• _Assignment A_: According to the excerpted passage on the Mississippi veto ruling, which two justices dissented?
• _Assignment B_: In the excerpted passage on the Mississippi veto ruling, take the text between "Five of Mississippi’s" and "earlier this year.", inclusive, and swap "Governor" for "Chief Executive".

• _Excerpted passage_:
───

Five of Mississippi’s Justices ruled that Governor Reeves did not overstep his constitutional authority on partial vetoes from the 2020 Legislative session. Those that ruled in Reeves’ favor were Randolph, Beam, Chamberlin, Ishee and Griffis.  Justice Maxwell agreed with the merit of the arguments raised but had concerns about standing of the case.  Justice Coleman agreed with Reeves’ standing argument and the court not reach on the merits.

RELATED: Veto case between Reeves, Gunn heard at MS Supreme Court

Justices’ King and Kitchens both dissented and affirmed the ruling of the Chancery Court on the merits.

This is the first time that the Mississippi Supreme Court has ruled in favor of a Governor’s veto in a court case of this kind. The Chancery Court originally ruled in favor of Speaker Gunn earlier this year.

RELATED: Court rules in favor of Speaker Gunn in suit against Governor Reeves’ vetoes

The court chose to reverse the Chancery Court’s ruling, stating in part:

“We reverse the chancery court’s judgment and render judgment for the Governor, declaring that the veto of parts of House Bill 1782 was lawful under section 73 of our Constitution. No motion for rehearing will be allowed in this case, and the Clerk of this Court is directed to issue this Court’s mandate immediately.”

───

• _Data_:
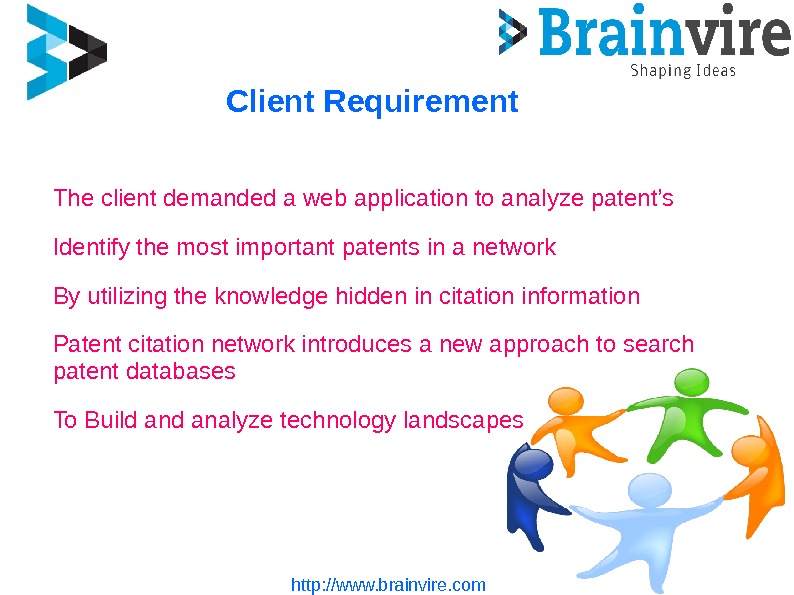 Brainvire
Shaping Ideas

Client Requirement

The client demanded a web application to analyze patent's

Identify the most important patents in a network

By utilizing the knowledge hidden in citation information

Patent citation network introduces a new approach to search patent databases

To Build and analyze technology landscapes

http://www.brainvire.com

───

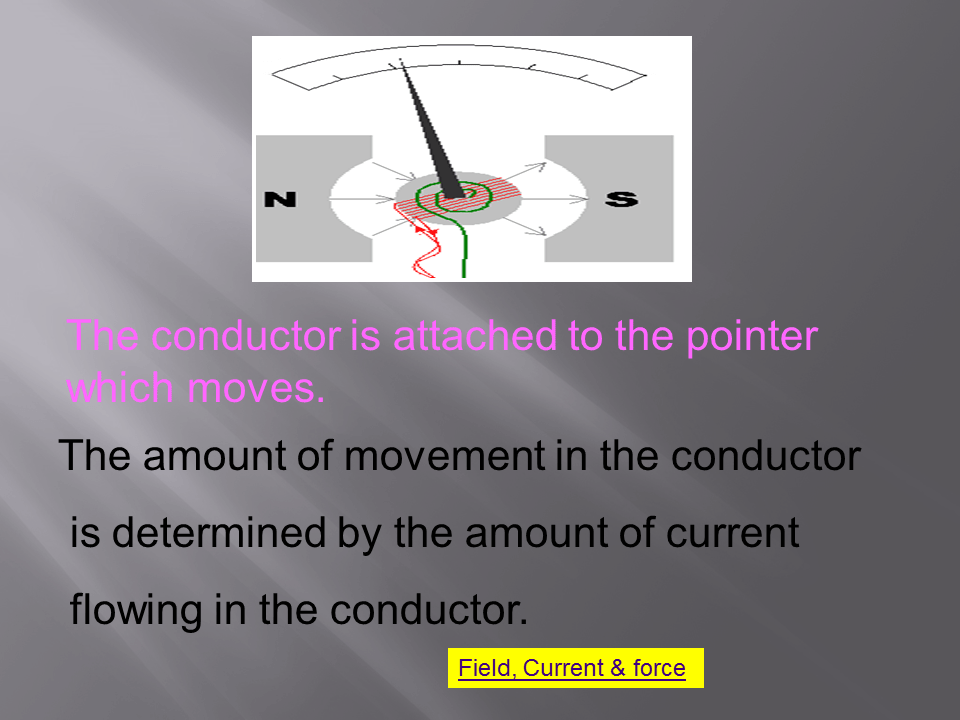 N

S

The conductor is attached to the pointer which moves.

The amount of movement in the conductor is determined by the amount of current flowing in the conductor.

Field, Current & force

───

• _Exercise solution A_: Justices King and Kitchens dissented.

• _Exercise solution B_:
Five of Mississippi’s Justices ruled that Chief Executive Reeves did not overstep his constitutional authority on partial vetoes from the 2020 Legislative session. Those that ruled in Reeves’ favor were Randolph, Beam, Chamberlin, Ishee and Griffis.  Justice Maxwell agreed with the merit of the arguments raised but had concerns about standing of the case.  Justice Coleman agreed with Reeves’ standing argument and the court not reach on the merits.

RELATED: Veto case between Reeves, Gunn heard at MS Supreme Court

Justices’ King and Kitchens both dissented and affirmed the ruling of the Chancery Court on the merits.

This is the first time that the Mississippi Supreme Court has ruled in favor of a Chief Executive’s veto in a court case of this kind. The Chancery Court originally ruled in favor of Speaker Gunn earlier this year.